O foco das minhas reflexões está no Estado, em um esforço para entender a relação entre biopolítica (dar a vida) e a necropolítica (promover a morte). Não terei como objeto de análise os efeitos do necrobiopoder nos atos de reconhecimento nas relações sociais difusas. As agressões e mortes das travestis; o ato de amarrar um homem negro a um poste; um jovem que tem a testa tatuada com a frase: “Sou ladrão e vacilão”; o assassinato de uma moradora de rua em Copacabana; uma adolescente estuprada por 33 homens são fatos que guardam certa correspondência com as necrobiopolíticas, mas merecem análises singulares.

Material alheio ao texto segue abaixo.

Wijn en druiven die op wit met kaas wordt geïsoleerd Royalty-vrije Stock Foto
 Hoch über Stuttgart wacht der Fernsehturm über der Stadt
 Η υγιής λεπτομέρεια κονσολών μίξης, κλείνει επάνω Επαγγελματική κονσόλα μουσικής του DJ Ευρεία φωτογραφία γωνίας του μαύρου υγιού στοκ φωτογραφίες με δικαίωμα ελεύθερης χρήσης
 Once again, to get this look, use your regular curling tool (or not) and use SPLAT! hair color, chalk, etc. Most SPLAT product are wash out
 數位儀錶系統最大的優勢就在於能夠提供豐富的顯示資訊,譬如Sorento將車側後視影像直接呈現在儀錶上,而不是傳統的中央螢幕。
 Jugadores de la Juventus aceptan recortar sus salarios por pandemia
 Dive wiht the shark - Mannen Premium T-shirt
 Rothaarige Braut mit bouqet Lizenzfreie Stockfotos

Certamente a violência difusa revela linhas de continuidades com o que estou chamando de necrobiopoder, conceito que proponho para interpretar um conjunto de técnicas de governabilidade.

Conforme discutirei, a governabilidade não se refere exclusivamente ao cuidado da vida, como propõe Foucault (1999). Minha hipótese é a de que a governabilidade, para existir, precisa produzir interruptamente zonas de morte. Ou seja, governabilidade e poder soberano não são formas distintas de poder, mas têm, pensando no contexto brasileiro, uma relação de dependência contínua – seja numa abordagem sincrônica ou diacrônica.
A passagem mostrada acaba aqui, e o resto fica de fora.